[英]Python - openpyxl - Use openpyxl to get number of rows that contain a specific value
I'm newer to Python.我是 Python 的新手。 I'm using openpyxl for a SEO project for my brother and I'm trying to get a number of rows that contain a specific value in them.
我正在为我兄弟的 SEO 项目使用 openpyxl,我正在尝试获取其中包含特定值的许多行。

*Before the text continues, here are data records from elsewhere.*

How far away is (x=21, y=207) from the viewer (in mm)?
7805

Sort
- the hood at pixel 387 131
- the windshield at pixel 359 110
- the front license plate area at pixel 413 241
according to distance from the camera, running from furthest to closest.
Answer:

I have a spreadsheet that looks something like this:我有一个看起来像这样的电子表格:
I want to write a program that will get the keywords and parse them to a string by state, so like: Missouri = "search item 1, search item 2, search item 5, search item 6" Illinois = "search item 3, search item 4"我想编写一个程序来获取关键字并将它们按州解析为字符串,例如: Missouri = "search item 1, search item 2, search item 5, search item 6" Illinois = "search item 3, search项目 4"

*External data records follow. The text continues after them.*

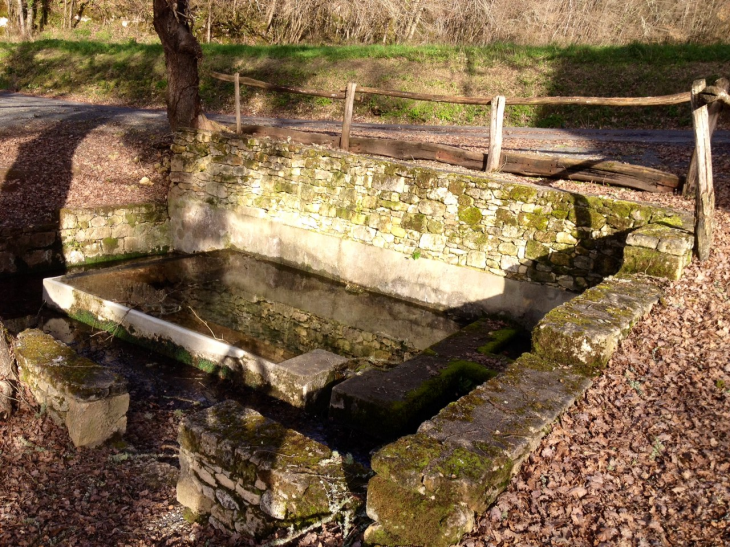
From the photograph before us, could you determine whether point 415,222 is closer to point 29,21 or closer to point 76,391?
point 76,391

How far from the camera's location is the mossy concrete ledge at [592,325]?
472 cm

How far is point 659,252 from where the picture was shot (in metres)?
6.34

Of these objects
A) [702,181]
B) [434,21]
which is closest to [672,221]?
[702,181]

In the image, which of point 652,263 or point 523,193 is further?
point 523,193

I have thus far created a program like this:到目前为止,我已经创建了一个这样的程序:
#first, import openpyxl
import openpyxl
#next, give location of file
path = "testExcel.xlsx"
#Open workbook by creating object
wb_object = openpyxl.load_workbook(path)
#Get workbook active sheet object
sheet_object = wb_object.active
#Getting the value of maximum rows
#and column
row = sheet_object.max_row
column = sheet_object.max_column
print("Total Rows:", row)
print("Total Columns:", column)
#printing the value of forth column, state
#Loop will print all values
#of first column
print("\nValue of fourth column")
for i in range(4, row + 1):
cell_object = sheet_object.cell(row=i, column=4)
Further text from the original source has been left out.